→ Work to be completed:
Extend the essay below on adolescent fertility rates and years of schooling, picking up right after its final sentence.

→ Text block:
╔══

Adolescent Fertility Rates

Melinda Marino

The visualization of data allows it to come alive and be presented in a clear and effective way. The use of charts and various graphical methods allows us to easier understand data and what it is trying to say about greater overarching themes. I chose to explore the health relationship between adolescent fertility rates and the average years of schooling for adults. I chose to analyze data from the International Human Development Indicators. I extracted the Adolescent Fertility Rates and Mean Years in school. I hypothesize that the less schooling the average person receives will inversely correlate to higher rates of adolescent fertility. I was unable to get sufficient data in earlier years so could only track it from the year 2000. Regardless, I utilized these findings to not only compare, but also track improvements and the relationships between adolescent fertility and the importance of education for development and prosperity.

I, first, created two distinct bar graphs to independently compare the differences in adolescent fertility and mean years of education for every country. The four sets of bars have distinct colors to illustrate the discrepancies in overall development between each. Visually, in the first graph it is easy to see not only the alarmingly high adolescent fertility rates in impoverished countries, but also, how quickly improvements are being made. In the more affluent countries which are classified as OECD, adolescent fertility rates are significantly lower.

╚══

→ Provided records:
╔══

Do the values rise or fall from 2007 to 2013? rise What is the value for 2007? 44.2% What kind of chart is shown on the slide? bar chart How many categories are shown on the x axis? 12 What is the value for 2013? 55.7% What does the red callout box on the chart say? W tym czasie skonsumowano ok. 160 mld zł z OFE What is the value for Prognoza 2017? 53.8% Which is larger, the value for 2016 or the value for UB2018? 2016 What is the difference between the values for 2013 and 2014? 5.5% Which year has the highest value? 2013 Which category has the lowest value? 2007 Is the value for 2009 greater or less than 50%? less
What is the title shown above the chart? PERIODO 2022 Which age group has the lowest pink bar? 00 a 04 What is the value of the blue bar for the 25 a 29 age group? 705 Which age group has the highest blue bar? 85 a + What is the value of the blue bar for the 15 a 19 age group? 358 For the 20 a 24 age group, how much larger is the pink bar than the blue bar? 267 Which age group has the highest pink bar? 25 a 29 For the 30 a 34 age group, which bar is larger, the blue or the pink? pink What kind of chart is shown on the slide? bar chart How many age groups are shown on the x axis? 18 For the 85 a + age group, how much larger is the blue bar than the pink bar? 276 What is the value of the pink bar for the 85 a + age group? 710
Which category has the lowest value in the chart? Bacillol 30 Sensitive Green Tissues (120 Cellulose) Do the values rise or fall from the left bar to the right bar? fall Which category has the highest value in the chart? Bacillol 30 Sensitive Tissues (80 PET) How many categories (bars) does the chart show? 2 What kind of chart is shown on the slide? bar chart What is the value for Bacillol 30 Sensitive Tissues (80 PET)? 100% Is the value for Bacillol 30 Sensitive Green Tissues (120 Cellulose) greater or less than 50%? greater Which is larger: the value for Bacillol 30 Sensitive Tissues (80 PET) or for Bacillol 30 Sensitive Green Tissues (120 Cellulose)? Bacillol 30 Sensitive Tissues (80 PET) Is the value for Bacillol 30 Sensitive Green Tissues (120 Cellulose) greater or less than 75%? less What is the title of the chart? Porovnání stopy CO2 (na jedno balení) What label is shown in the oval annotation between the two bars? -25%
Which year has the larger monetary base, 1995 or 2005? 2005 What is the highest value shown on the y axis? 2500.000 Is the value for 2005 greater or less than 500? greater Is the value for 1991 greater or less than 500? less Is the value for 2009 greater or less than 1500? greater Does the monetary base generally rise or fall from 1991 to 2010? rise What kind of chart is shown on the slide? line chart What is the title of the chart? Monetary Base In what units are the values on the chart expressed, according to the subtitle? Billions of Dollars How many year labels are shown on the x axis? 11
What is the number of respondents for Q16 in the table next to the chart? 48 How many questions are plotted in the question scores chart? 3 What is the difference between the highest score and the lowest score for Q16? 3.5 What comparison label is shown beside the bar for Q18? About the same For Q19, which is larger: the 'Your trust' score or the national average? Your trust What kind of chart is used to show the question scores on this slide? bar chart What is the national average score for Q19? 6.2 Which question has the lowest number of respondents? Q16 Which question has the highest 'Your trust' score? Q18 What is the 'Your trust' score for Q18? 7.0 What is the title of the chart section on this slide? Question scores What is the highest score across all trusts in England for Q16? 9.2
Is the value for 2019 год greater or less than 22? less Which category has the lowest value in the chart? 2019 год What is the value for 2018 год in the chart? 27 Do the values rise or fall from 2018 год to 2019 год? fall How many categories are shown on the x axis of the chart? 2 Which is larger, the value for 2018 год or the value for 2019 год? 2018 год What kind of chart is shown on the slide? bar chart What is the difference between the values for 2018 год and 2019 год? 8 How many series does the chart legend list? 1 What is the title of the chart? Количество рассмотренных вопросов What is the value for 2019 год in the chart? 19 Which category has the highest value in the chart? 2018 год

╚══

→ Reply to the task:
High adolescent fertility in the least developed countries illustrates the lack of health awareness and overall education for these women and the community. Young mothers are more likely to have premature births and face health complications. The same type of results are, not surprisingly, illustrated by the bar graph representing education expectations in the least to most developed countries. In low-income countries, education is not accessible to everyone and it is not as strong as it is in developed OECD countries. Growth is limited and there is little chance for secondary education or a brighter future. This is one factor that explains why adolescents are impregnated at such alarmingly high rates. They are not focusing on their education or personal future through college, etc. Their focus is on starting a family and finding the support of a man. This also correlates to high maternal and infant mortality.

The Wordle I created artistically exemplifies the relationship between education and its importance for decreasing adolescent pregnancy. Setting goals, graduation and the attainment of higher education not only gives young girls and men something to strive for, but also increased health knowledge and economic opportunities. Through higher education, teenagers gain a sense of entitlement to do something great with their skills and women, especially, develop a need to support themselves through a successful career. Without this bright future, in many developing countries, women’s futures are bleak and monotonous. Without higher goals in mind, they have kids and a family at a younger age.

The scatter plot illustrates the relationship amongst the different data I have chosen to use. Very easily, it visually exemplifies the strong correlation between adolescent fertility rates and the education expectation. Unlike the bar graph, this scatter plot is important because it proves the interconnectedness of these two health indicators. The different color bubbles easily distinguish the different countries and make it easy to see how lower adolescent fertility is strongly correlated to higher expected years in school.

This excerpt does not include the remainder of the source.